Articles | Volume 6, issue 1
https://doi.org/10.5194/gmd-6-1-2013
https://doi.org/10.5194/gmd-6-1-2013
Development and technical paper
 | 
04 Jan 2013
Development and technical paper |  | 04 Jan 2013

Assimilation of OMI NO2 retrievals into the limited-area chemistry-transport model DEHM (V2009.0) with a 3-D OI algorithm

J. D. Silver, J. Brandt, M. Hvidberg, J. Frydendall, and J. H. Christensen

Abstract. Data assimilation is the process of combining real-world observations with a modelled geophysical field. The increasing abundance of satellite retrievals of atmospheric trace gases makes chemical data assimilation an increasingly viable method for deriving more accurate analysed fields and initial conditions for air quality forecasts.
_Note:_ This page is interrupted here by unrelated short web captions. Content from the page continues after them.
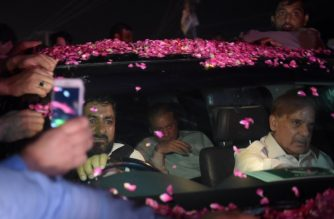 Former Pakistani primer minister Nawaz Sharif (C/ back) sits in a vehicle alongside his younger brother Shahbaz Sharif (R) following his release from Adiala prison in Rawalpindi on September 19, 2018.    Former Pakistani prime minister Nawaz Sharif was released from prison late September 19, to be met by jubilant supporters after a court suspended his prison sentence for corruption pending an appeal hearing. Sharif -- who was ousted from office last year by the Supreme Court for alleged corruption -- was freed along with his daughter. / AFP PHOTO / AAMIR QURESHI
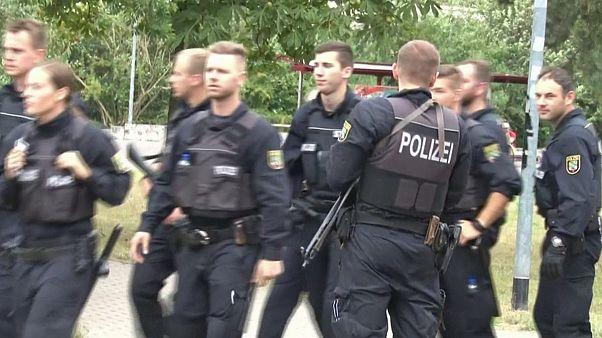 La police allemande toujours à la recherche d'un assaillant armé d'un couteau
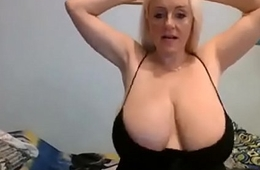 34k hot blonde great cleavage significant udders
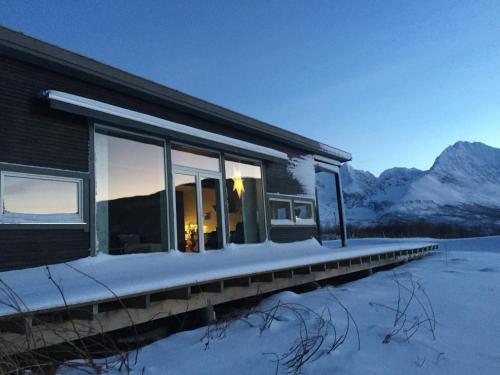 Funkis villa-Lyngen Alps, Lyngen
We implemented a three-dimensional optimal interpolation (OI) scheme to assimilate retrievals of NO2 tropospheric columns from the Ozone Monitoring Instrument into the Danish Eulerian Hemispheric Model (DEHM, version V2009.0), a three-dimensional, regional-scale, offline chemistry-transport model. The background error covariance matrix, B, was estimated based on differences in the NO2 concentration field between paired simulations using different meteorological inputs. Background error correlations were modelled as non-separable, horizontally homogeneous and isotropic. Parameters were estimated for each month and for each hour to allow for seasonal and diurnal patterns in NO2 concentrations.

Three experiments were run to compare the effects of observation thinning and the choice of observation errors. Model performance was assessed by comparing the analysed fields to an independent set of observations: ground-based measurements from European air-quality monitoring stations. The analysed NO2 and O3 concentrations were more accurate than those from a reference simulation without assimilation, with increased temporal correlation for both species. Thinning of satellite data and the use of constant observation errors yielded a better balance between the observed increments and the prescribed error covariances, with no appreciable degradation in the surface concentrations due to the observation thinning. Forecasts were also considered and these showed rather limited influence from the initial conditions once the effects of the diurnal cycle are accounted for.

The simple OI scheme was effective and computationally feasible in this context, where only a single species was assimilated, adjusting the three-dimensional field for this compound. Limitations of the assimilation scheme are discussed.